◆ Questions on the material ◆
1) In the forum thread about the flash_fds bootloader issue, swap ".zip file" for "ZIP package" and give the passage again, starting at the words "If you want" and stopping after "with the example.".
2) In the forum thread about the flash_fds bootloader issue, what value was hardcoded for end_addr in flash_bounds_set()?

== Text segment

As for reproducing the issue with the flash_fds example, I wish I could have tested it by performing a DFU, however a DFU package for the flash_fds example was not provided in the test images in the SDK, and since I do not have the private key of the SDK, I could not generate a DFU package on my own.
I actually tested it two ways with the same results. The first way I did it was load the bootloader project file into Segger and build and run. And then load the flash_fds project file into Segger and build and run. Also, I tried using nrfjprog to program the softdevice (with --chiperase) and then program the bootloader right after (with --reset). And then once that ran I used Segger to build and run the flash_fds example.
EDIT: I tried hardcoding the end_addr value in flash_bounds_set() to 0x78000 to see if that would resolve the issue and I got some interesting results. If I load and run the bootloader (with softdevice loaded) using nrfjprog and then use Segger to build and run my application, it now loads and runs properly! Also, if I use nrfjprog to load the softdevice, bootloader, and bootloader settings and then reset the chip, allow the bootloader to run, and then load my application and reset the chip, the application runs properly. HOWEVER, I tried only loading and running the bootloader+softdevice to then load the application using OTA DFU from the bootloader and the application did NOT start. It's also worth mentioning that in the instances where I got the application to start running properly (with the hardcoded value), the application did not restart after a power cycle.
I assume you have your own private key use with your bootloader ? You mentioned that you can do OTA DFU with your application ?
If you want to test the flash_fds you should either generate a .zip file of the hex or generate at bootloader setting. I attached here the .zip file and the bootloader setting I used. Saw no issue with the example.
Could you please double check what exactly return in flash_end_addr() ? when you have the bootloader installed and the application installed.
Especially check if you have this inside app_util.h
#define BOOTLOADER_ADDRESS ((*(uint32_t *)MBR_BOOTLOADER_ADDR) == 0xFFFFFFFF ? *MBR_UICR_BOOTLOADER_ADDR : *(uint32_t *)MBR_BOOTLOADER_ADDR)

====
== Data

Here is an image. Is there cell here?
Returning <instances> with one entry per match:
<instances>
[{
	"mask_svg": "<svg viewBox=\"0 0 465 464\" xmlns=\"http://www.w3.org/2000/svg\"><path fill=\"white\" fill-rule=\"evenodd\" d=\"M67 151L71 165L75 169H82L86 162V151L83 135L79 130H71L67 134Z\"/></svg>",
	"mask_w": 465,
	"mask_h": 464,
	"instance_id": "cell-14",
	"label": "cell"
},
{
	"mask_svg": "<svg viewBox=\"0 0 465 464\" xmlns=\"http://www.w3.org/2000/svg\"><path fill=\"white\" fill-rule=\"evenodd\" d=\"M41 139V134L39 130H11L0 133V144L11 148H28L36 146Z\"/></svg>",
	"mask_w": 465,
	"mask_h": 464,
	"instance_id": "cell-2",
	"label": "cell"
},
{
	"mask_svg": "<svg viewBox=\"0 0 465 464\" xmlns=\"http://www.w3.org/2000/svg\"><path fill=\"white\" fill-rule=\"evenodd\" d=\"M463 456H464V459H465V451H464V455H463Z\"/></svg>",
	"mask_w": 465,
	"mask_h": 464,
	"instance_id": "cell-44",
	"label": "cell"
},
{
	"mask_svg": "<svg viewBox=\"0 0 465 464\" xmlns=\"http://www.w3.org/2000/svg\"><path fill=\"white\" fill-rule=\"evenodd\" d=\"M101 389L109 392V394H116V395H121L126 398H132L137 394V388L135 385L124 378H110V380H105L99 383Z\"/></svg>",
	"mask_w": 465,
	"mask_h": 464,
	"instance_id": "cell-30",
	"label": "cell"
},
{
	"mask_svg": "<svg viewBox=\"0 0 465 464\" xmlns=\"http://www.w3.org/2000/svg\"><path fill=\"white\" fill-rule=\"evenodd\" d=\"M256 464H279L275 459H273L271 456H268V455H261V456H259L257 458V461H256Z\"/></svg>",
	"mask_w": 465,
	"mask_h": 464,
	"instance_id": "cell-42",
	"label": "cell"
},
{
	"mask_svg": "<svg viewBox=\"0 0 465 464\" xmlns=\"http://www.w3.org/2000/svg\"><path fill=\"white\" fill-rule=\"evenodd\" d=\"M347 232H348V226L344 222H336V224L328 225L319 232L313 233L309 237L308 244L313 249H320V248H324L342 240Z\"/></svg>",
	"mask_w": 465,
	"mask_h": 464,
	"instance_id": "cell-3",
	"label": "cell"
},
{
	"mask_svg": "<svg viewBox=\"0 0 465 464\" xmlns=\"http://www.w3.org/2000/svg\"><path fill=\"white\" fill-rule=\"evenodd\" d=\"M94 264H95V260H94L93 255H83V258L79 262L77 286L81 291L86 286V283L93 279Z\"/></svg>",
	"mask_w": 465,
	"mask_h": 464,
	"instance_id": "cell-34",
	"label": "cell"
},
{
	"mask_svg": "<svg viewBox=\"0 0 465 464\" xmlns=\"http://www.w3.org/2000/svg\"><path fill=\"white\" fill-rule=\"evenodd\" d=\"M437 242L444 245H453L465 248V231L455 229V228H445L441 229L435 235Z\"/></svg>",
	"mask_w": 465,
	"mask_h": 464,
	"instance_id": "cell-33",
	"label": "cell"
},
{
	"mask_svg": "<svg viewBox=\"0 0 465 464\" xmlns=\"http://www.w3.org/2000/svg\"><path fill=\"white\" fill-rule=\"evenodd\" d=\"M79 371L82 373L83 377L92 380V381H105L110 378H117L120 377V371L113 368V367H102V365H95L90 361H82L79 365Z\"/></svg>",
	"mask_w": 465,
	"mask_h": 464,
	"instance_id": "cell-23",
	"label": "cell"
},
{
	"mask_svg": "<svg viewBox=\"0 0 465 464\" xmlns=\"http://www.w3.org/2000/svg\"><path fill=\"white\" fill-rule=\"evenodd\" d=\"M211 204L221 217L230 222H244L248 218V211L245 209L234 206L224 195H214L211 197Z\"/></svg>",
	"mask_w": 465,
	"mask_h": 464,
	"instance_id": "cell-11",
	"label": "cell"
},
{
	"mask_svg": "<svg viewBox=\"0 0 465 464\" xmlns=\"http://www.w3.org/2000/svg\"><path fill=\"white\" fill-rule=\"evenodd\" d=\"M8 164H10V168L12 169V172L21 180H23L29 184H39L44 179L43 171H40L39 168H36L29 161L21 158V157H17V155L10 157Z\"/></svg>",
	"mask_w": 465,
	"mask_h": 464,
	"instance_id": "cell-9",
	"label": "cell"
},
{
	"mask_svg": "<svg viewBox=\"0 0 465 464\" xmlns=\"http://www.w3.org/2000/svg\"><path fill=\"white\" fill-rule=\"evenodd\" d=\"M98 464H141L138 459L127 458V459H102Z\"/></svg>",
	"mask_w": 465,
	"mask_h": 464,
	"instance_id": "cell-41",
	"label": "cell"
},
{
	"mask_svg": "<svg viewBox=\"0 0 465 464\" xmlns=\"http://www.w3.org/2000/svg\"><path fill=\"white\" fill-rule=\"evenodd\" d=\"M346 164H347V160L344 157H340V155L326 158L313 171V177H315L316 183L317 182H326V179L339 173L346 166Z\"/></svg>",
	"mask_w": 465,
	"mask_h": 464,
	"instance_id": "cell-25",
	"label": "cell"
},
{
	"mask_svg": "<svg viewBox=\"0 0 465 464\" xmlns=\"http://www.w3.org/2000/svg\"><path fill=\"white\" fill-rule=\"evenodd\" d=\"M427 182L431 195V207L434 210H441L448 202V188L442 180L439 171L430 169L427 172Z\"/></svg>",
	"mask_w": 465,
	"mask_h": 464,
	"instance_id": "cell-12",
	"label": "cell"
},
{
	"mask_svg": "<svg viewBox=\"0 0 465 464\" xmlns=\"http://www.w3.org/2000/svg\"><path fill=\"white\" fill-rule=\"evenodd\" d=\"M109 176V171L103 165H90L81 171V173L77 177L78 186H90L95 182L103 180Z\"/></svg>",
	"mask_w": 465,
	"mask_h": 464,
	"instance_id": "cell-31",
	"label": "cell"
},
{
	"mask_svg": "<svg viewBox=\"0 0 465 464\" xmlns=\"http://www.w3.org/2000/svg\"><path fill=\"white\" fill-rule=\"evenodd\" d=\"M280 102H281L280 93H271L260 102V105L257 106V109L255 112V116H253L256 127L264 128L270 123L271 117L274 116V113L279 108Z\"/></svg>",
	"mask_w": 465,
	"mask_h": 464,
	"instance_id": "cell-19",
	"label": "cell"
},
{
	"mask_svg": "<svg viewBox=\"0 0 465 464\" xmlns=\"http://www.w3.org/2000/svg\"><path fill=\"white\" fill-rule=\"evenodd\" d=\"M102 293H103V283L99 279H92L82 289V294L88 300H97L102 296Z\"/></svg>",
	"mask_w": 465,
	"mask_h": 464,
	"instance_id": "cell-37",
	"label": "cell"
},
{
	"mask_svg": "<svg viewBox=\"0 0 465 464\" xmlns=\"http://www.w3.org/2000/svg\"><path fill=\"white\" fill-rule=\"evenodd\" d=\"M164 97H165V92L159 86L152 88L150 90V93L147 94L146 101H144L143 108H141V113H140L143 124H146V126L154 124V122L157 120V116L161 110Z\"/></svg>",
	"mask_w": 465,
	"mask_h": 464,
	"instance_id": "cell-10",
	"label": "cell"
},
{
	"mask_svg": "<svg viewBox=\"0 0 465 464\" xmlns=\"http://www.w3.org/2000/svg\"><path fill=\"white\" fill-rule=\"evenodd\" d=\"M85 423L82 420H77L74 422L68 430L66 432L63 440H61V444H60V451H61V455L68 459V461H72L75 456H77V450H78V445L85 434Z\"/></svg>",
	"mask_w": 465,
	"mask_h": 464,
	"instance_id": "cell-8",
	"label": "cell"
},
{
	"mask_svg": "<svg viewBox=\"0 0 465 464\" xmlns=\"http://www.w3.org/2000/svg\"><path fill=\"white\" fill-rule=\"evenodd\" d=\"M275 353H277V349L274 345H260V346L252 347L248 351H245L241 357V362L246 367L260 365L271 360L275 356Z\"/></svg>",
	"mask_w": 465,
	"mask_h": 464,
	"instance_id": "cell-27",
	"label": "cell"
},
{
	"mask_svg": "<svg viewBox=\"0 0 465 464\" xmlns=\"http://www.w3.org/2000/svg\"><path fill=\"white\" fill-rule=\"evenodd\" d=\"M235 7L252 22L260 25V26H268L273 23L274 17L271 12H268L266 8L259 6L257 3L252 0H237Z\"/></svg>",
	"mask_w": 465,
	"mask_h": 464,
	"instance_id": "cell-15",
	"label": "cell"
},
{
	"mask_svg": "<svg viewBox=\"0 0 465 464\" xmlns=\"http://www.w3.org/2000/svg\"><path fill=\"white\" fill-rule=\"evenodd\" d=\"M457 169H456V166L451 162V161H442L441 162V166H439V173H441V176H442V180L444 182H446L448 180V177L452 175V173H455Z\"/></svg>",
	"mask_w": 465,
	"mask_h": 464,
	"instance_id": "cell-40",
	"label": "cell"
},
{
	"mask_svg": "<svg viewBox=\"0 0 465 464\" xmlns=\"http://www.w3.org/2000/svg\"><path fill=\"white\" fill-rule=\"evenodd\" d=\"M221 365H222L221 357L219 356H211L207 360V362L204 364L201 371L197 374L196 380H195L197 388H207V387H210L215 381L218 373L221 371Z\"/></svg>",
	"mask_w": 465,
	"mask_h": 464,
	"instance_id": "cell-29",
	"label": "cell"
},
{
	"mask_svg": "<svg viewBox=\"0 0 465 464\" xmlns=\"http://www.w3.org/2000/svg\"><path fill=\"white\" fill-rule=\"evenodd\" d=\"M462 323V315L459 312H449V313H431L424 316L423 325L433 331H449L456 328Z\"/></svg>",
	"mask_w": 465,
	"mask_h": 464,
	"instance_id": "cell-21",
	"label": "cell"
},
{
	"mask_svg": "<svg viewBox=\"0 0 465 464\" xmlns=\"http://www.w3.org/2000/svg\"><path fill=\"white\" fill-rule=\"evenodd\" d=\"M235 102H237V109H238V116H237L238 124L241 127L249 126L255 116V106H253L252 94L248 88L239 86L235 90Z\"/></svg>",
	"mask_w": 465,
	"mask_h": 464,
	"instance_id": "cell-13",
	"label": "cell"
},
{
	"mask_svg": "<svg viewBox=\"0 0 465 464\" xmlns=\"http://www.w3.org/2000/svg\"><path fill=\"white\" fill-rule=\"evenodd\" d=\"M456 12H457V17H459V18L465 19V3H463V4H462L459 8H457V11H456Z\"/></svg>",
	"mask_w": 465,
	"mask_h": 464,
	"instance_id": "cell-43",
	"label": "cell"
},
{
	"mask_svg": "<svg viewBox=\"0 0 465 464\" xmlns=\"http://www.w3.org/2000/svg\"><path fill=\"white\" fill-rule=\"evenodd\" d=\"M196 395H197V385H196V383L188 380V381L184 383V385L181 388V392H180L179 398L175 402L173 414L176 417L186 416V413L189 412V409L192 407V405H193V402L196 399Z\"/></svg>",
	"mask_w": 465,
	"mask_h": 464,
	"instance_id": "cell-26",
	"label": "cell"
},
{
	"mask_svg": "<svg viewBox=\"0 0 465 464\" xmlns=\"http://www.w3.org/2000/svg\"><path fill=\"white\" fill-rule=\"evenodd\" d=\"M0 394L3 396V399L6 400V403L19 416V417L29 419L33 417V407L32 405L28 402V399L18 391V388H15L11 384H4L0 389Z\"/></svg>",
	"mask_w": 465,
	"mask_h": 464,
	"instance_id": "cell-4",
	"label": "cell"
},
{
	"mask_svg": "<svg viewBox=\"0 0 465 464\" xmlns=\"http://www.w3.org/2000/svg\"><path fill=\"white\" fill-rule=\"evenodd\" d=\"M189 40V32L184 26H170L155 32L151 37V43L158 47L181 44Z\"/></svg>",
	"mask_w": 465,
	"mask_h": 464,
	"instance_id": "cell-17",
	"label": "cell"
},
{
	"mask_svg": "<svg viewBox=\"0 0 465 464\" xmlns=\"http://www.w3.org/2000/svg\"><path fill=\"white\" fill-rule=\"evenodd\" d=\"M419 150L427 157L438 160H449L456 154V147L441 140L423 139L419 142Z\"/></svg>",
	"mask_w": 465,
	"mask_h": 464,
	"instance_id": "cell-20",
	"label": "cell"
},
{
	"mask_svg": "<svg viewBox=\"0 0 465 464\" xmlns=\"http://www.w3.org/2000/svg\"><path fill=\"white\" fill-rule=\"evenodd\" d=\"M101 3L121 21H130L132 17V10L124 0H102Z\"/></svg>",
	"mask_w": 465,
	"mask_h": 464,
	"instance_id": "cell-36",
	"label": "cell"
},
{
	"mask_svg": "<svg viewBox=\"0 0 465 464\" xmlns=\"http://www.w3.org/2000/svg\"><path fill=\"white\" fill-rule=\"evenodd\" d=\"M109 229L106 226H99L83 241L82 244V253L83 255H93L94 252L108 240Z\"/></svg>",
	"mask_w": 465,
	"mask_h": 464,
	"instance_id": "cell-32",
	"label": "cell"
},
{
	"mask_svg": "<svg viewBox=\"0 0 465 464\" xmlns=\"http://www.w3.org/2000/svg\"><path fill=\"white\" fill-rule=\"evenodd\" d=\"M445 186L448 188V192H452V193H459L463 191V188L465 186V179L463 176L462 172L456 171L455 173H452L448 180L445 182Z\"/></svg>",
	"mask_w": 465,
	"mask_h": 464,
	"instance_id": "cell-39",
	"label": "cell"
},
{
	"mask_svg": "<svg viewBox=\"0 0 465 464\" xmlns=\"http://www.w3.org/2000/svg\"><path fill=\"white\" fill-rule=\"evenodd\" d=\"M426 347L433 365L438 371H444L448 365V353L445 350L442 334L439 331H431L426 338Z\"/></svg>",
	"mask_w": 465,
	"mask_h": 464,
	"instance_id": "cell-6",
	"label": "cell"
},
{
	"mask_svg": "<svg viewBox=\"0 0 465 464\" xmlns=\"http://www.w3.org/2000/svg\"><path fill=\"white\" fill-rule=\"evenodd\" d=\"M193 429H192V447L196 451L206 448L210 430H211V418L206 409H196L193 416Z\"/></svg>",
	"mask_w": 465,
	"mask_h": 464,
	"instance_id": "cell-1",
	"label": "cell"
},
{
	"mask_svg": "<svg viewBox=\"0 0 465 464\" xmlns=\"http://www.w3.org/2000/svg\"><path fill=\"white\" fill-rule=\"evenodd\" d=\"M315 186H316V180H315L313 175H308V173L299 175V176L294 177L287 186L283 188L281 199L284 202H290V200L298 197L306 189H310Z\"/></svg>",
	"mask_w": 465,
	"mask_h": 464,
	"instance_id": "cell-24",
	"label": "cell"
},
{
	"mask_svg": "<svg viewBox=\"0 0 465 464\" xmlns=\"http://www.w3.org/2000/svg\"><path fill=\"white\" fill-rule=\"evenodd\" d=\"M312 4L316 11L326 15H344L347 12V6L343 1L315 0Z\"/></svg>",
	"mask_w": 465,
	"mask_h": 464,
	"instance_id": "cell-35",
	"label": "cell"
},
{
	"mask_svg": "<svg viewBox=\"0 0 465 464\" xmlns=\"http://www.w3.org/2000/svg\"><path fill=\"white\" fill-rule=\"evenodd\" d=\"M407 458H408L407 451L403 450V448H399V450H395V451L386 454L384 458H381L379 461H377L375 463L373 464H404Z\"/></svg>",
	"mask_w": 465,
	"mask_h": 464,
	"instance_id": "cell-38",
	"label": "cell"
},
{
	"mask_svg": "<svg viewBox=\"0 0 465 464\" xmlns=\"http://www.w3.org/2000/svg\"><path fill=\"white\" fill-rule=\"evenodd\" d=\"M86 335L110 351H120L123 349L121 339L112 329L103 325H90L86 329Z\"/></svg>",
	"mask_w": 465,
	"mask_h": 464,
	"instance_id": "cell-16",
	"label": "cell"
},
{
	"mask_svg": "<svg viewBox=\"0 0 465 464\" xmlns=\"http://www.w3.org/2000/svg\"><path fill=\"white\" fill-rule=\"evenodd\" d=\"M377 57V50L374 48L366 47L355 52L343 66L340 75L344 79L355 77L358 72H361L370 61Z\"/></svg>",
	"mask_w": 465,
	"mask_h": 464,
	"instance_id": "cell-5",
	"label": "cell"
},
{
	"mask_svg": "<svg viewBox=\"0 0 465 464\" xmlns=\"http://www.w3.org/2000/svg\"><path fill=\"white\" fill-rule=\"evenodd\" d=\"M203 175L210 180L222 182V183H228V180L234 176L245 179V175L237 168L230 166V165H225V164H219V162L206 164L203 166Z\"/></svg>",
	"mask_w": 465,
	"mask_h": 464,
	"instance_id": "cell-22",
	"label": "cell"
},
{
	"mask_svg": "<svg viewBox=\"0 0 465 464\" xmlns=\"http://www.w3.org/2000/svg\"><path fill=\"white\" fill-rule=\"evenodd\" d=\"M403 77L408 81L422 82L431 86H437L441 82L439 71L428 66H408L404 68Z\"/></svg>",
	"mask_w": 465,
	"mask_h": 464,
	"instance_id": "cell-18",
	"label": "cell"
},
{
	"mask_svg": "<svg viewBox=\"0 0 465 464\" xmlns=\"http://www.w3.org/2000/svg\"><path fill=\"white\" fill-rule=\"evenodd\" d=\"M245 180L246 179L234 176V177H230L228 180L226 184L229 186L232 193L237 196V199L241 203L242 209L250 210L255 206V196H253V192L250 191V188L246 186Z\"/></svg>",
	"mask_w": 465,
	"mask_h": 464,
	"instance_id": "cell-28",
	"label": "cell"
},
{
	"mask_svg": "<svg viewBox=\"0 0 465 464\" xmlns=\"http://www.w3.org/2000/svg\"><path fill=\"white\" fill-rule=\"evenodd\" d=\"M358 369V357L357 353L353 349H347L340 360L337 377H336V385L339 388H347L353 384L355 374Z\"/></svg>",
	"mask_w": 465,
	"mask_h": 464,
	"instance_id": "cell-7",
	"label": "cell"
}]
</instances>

====

◆ Results in order ◆
1)
If you want to test the flash_fds you should either generate a ZIP package of the hex or generate at bootloader setting. I attached here the ZIP package and the bootloader setting I used. Saw no issue with the example.

2) 0x78000